(What you have to do): Transcribe all of the data exactly, leaving nothing out.
-------
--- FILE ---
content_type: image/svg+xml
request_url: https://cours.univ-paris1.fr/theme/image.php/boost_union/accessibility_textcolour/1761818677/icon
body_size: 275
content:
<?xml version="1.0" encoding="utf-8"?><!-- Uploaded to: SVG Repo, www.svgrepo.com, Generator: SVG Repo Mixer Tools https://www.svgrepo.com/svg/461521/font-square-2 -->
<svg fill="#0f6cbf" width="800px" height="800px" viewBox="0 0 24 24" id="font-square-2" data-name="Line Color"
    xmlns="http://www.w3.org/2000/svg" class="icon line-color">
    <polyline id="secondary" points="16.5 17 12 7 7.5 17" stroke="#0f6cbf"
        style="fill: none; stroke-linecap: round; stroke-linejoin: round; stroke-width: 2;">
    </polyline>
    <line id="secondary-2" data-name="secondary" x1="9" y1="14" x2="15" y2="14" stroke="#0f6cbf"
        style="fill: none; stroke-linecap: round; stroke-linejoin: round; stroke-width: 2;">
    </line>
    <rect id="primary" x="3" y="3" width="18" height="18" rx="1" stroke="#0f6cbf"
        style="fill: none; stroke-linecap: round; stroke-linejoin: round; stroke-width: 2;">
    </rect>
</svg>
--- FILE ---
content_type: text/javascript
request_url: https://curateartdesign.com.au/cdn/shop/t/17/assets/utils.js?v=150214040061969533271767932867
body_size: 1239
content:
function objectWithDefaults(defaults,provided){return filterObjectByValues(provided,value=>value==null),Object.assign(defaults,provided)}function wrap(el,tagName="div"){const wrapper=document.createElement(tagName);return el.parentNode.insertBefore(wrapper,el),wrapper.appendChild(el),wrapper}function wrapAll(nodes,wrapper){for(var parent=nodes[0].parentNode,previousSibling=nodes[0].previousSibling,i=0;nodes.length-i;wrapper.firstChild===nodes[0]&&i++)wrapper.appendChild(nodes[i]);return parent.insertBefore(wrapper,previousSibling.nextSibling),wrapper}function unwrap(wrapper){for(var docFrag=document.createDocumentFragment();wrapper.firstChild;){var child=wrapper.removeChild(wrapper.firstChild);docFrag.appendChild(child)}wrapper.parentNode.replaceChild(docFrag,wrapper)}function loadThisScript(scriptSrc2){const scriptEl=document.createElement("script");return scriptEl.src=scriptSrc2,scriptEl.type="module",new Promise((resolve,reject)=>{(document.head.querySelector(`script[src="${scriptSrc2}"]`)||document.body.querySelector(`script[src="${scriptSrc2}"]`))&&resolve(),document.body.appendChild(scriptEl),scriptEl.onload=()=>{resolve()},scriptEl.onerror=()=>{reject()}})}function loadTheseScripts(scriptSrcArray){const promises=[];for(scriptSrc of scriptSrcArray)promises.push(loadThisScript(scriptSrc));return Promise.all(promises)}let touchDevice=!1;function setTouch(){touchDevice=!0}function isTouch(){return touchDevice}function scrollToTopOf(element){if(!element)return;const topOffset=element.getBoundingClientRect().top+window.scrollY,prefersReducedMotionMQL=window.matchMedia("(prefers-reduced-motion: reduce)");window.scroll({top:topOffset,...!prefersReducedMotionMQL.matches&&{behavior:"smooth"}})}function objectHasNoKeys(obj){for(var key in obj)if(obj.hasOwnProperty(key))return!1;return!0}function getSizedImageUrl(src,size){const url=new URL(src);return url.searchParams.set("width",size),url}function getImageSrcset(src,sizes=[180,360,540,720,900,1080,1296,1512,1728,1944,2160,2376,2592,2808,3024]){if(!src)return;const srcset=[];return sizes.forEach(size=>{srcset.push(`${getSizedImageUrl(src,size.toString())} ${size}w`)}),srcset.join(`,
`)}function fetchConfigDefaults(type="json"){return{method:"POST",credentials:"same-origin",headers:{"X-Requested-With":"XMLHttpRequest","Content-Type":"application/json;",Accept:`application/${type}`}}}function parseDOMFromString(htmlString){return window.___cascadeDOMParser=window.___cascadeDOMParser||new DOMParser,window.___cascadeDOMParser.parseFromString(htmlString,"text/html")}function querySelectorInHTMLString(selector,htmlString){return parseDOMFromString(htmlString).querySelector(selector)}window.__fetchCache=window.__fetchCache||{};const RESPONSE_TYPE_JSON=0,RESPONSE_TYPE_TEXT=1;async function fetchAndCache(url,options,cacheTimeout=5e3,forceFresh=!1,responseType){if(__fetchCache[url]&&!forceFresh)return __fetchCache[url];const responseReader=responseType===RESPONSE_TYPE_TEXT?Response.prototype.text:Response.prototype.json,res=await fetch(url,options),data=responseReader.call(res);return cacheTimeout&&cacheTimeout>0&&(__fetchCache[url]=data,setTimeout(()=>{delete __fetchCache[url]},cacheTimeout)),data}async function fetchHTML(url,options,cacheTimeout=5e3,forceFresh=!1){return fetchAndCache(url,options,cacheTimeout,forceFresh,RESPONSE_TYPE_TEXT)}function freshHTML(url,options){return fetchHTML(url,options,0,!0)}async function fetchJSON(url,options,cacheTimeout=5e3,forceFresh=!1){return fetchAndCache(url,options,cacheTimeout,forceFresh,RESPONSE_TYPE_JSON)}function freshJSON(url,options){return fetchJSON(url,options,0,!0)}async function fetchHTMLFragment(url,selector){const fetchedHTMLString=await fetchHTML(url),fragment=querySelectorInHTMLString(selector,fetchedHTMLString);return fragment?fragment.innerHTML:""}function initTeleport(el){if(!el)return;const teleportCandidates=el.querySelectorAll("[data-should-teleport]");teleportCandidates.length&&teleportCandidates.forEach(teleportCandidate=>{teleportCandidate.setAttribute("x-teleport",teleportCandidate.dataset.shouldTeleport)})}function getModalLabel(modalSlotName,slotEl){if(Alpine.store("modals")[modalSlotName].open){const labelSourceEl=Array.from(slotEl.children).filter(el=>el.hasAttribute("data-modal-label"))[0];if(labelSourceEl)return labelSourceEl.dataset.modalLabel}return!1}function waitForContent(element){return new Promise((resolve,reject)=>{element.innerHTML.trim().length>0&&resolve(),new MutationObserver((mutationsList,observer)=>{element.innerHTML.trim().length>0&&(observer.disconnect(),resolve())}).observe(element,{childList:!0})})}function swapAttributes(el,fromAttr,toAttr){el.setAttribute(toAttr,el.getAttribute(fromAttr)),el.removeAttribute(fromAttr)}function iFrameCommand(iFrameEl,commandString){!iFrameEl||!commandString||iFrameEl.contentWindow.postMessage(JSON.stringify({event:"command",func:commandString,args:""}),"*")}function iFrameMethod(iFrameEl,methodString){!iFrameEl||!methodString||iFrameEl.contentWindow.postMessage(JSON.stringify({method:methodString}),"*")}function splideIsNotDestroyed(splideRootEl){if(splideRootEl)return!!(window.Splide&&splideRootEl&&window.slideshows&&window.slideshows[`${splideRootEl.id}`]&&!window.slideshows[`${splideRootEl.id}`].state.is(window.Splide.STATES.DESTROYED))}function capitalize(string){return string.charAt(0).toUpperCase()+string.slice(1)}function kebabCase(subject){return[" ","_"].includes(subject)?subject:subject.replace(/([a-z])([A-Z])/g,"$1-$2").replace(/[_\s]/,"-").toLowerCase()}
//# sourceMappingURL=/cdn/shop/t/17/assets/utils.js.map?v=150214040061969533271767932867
-------
(Answer box):
--- FILE ---
content_type: image/svg+xml
request_url: https://cours.univ-paris1.fr/theme/image.php/boost_union/accessibility_textcolour/1761818677/icon
body_size: 275
content:
<?xml version="1.0" encoding="utf-8"?><!-- Uploaded to: SVG Repo, www.svgrepo.com, Generator: SVG Repo Mixer Tools https://www.svgrepo.com/svg/461521/font-square-2 -->
<svg fill="#0f6cbf" width="800px" height="800px" viewBox="0 0 24 24" id="font-square-2" data-name="Line Color"
    xmlns="http://www.w3.org/2000/svg" class="icon line-color">
    <polyline id="secondary" points="16.5 17 12 7 7.5 17" stroke="#0f6cbf"
        style="fill: none; stroke-linecap: round; stroke-linejoin: round; stroke-width: 2;">
    </polyline>
    <line id="secondary-2" data-name="secondary" x1="9" y1="14" x2="15" y2="14" stroke="#0f6cbf"
        style="fill: none; stroke-linecap: round; stroke-linejoin: round; stroke-width: 2;">
    </line>
    <rect id="primary" x="3" y="3" width="18" height="18" rx="1" stroke="#0f6cbf"
        style="fill: none; stroke-linecap: round; stroke-linejoin: round; stroke-width: 2;">
    </rect>
</svg>
--- FILE ---
content_type: text/javascript
request_url: https://curateartdesign.com.au/cdn/shop/t/17/assets/utils.js?v=150214040061969533271767932867
body_size: 1239
content:
function objectWithDefaults(defaults,provided){return filterObjectByValues(provided,value=>value==null),Object.assign(defaults,provided)}function wrap(el,tagName="div"){const wrapper=document.createElement(tagName);return el.parentNode.insertBefore(wrapper,el),wrapper.appendChild(el),wrapper}function wrapAll(nodes,wrapper){for(var parent=nodes[0].parentNode,previousSibling=nodes[0].previousSibling,i=0;nodes.length-i;wrapper.firstChild===nodes[0]&&i++)wrapper.appendChild(nodes[i]);return parent.insertBefore(wrapper,previousSibling.nextSibling),wrapper}function unwrap(wrapper){for(var docFrag=document.createDocumentFragment();wrapper.firstChild;){var child=wrapper.removeChild(wrapper.firstChild);docFrag.appendChild(child)}wrapper.parentNode.replaceChild(docFrag,wrapper)}function loadThisScript(scriptSrc2){const scriptEl=document.createElement("script");return scriptEl.src=scriptSrc2,scriptEl.type="module",new Promise((resolve,reject)=>{(document.head.querySelector(`script[src="${scriptSrc2}"]`)||document.body.querySelector(`script[src="${scriptSrc2}"]`))&&resolve(),document.body.appendChild(scriptEl),scriptEl.onload=()=>{resolve()},scriptEl.onerror=()=>{reject()}})}function loadTheseScripts(scriptSrcArray){const promises=[];for(scriptSrc of scriptSrcArray)promises.push(loadThisScript(scriptSrc));return Promise.all(promises)}let touchDevice=!1;function setTouch(){touchDevice=!0}function isTouch(){return touchDevice}function scrollToTopOf(element){if(!element)return;const topOffset=element.getBoundingClientRect().top+window.scrollY,prefersReducedMotionMQL=window.matchMedia("(prefers-reduced-motion: reduce)");window.scroll({top:topOffset,...!prefersReducedMotionMQL.matches&&{behavior:"smooth"}})}function objectHasNoKeys(obj){for(var key in obj)if(obj.hasOwnProperty(key))return!1;return!0}function getSizedImageUrl(src,size){const url=new URL(src);return url.searchParams.set("width",size),url}function getImageSrcset(src,sizes=[180,360,540,720,900,1080,1296,1512,1728,1944,2160,2376,2592,2808,3024]){if(!src)return;const srcset=[];return sizes.forEach(size=>{srcset.push(`${getSizedImageUrl(src,size.toString())} ${size}w`)}),srcset.join(`,
`)}function fetchConfigDefaults(type="json"){return{method:"POST",credentials:"same-origin",headers:{"X-Requested-With":"XMLHttpRequest","Content-Type":"application/json;",Accept:`application/${type}`}}}function parseDOMFromString(htmlString){return window.___cascadeDOMParser=window.___cascadeDOMParser||new DOMParser,window.___cascadeDOMParser.parseFromString(htmlString,"text/html")}function querySelectorInHTMLString(selector,htmlString){return parseDOMFromString(htmlString).querySelector(selector)}window.__fetchCache=window.__fetchCache||{};const RESPONSE_TYPE_JSON=0,RESPONSE_TYPE_TEXT=1;async function fetchAndCache(url,options,cacheTimeout=5e3,forceFresh=!1,responseType){if(__fetchCache[url]&&!forceFresh)return __fetchCache[url];const responseReader=responseType===RESPONSE_TYPE_TEXT?Response.prototype.text:Response.prototype.json,res=await fetch(url,options),data=responseReader.call(res);return cacheTimeout&&cacheTimeout>0&&(__fetchCache[url]=data,setTimeout(()=>{delete __fetchCache[url]},cacheTimeout)),data}async function fetchHTML(url,options,cacheTimeout=5e3,forceFresh=!1){return fetchAndCache(url,options,cacheTimeout,forceFresh,RESPONSE_TYPE_TEXT)}function freshHTML(url,options){return fetchHTML(url,options,0,!0)}async function fetchJSON(url,options,cacheTimeout=5e3,forceFresh=!1){return fetchAndCache(url,options,cacheTimeout,forceFresh,RESPONSE_TYPE_JSON)}function freshJSON(url,options){return fetchJSON(url,options,0,!0)}async function fetchHTMLFragment(url,selector){const fetchedHTMLString=await fetchHTML(url),fragment=querySelectorInHTMLString(selector,fetchedHTMLString);return fragment?fragment.innerHTML:""}function initTeleport(el){if(!el)return;const teleportCandidates=el.querySelectorAll("[data-should-teleport]");teleportCandidates.length&&teleportCandidates.forEach(teleportCandidate=>{teleportCandidate.setAttribute("x-teleport",teleportCandidate.dataset.shouldTeleport)})}function getModalLabel(modalSlotName,slotEl){if(Alpine.store("modals")[modalSlotName].open){const labelSourceEl=Array.from(slotEl.children).filter(el=>el.hasAttribute("data-modal-label"))[0];if(labelSourceEl)return labelSourceEl.dataset.modalLabel}return!1}function waitForContent(element){return new Promise((resolve,reject)=>{element.innerHTML.trim().length>0&&resolve(),new MutationObserver((mutationsList,observer)=>{element.innerHTML.trim().length>0&&(observer.disconnect(),resolve())}).observe(element,{childList:!0})})}function swapAttributes(el,fromAttr,toAttr){el.setAttribute(toAttr,el.getAttribute(fromAttr)),el.removeAttribute(fromAttr)}function iFrameCommand(iFrameEl,commandString){!iFrameEl||!commandString||iFrameEl.contentWindow.postMessage(JSON.stringify({event:"command",func:commandString,args:""}),"*")}function iFrameMethod(iFrameEl,methodString){!iFrameEl||!methodString||iFrameEl.contentWindow.postMessage(JSON.stringify({method:methodString}),"*")}function splideIsNotDestroyed(splideRootEl){if(splideRootEl)return!!(window.Splide&&splideRootEl&&window.slideshows&&window.slideshows[`${splideRootEl.id}`]&&!window.slideshows[`${splideRootEl.id}`].state.is(window.Splide.STATES.DESTROYED))}function capitalize(string){return string.charAt(0).toUpperCase()+string.slice(1)}function kebabCase(subject){return[" ","_"].includes(subject)?subject:subject.replace(/([a-z])([A-Z])/g,"$1-$2").replace(/[_\s]/,"-").toLowerCase()}
//# sourceMappingURL=/cdn/shop/t/17/assets/utils.js.map?v=150214040061969533271767932867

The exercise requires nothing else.